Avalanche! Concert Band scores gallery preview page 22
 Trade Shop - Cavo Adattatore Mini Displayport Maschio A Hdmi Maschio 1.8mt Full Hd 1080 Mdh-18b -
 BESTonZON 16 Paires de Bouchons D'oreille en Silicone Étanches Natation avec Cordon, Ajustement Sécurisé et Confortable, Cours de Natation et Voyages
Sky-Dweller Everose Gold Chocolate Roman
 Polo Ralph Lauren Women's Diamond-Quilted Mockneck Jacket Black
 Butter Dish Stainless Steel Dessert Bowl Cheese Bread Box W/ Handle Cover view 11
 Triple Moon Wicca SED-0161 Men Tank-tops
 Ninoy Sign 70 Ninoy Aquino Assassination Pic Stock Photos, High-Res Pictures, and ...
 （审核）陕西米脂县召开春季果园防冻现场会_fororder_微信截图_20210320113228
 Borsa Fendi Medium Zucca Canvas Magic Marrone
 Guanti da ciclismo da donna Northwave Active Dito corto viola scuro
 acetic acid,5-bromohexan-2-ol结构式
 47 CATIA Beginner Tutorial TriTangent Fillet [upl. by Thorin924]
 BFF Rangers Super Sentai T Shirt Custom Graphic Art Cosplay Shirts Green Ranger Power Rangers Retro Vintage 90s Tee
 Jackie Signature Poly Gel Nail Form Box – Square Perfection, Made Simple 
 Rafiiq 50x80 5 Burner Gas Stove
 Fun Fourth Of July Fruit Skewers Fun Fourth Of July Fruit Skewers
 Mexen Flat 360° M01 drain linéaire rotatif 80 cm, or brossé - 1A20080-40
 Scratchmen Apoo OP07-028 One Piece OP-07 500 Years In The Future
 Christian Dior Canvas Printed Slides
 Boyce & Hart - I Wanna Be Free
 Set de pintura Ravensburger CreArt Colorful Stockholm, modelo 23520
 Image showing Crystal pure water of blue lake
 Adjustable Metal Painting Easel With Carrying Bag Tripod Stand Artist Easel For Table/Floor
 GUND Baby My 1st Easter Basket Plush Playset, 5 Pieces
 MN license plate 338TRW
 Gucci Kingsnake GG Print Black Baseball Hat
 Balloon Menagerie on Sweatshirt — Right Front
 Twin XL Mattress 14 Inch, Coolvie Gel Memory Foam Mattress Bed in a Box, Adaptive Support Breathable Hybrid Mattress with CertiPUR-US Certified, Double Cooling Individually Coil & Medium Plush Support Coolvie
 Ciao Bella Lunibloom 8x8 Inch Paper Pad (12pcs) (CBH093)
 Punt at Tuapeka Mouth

» **Problem description**:
Above are the records. Print exactly, and only, the lines from the line with "Christian Dior Canvas Printed Slides" to the line with "Balloon Menagerie on", both inclusive.

» **Answer space**:
 Christian Dior Canvas Printed Slides
 Boyce & Hart - I Wanna Be Free
 Set de pintura Ravensburger CreArt Colorful Stockholm, modelo 23520
 Image showing Crystal pure water of blue lake
 Adjustable Metal Painting Easel With Carrying Bag Tripod Stand Artist Easel For Table/Floor
 GUND Baby My 1st Easter Basket Plush Playset, 5 Pieces
 MN license plate 338TRW
 Gucci Kingsnake GG Print Black Baseball Hat
 Balloon Menagerie on Sweatshirt — Right Front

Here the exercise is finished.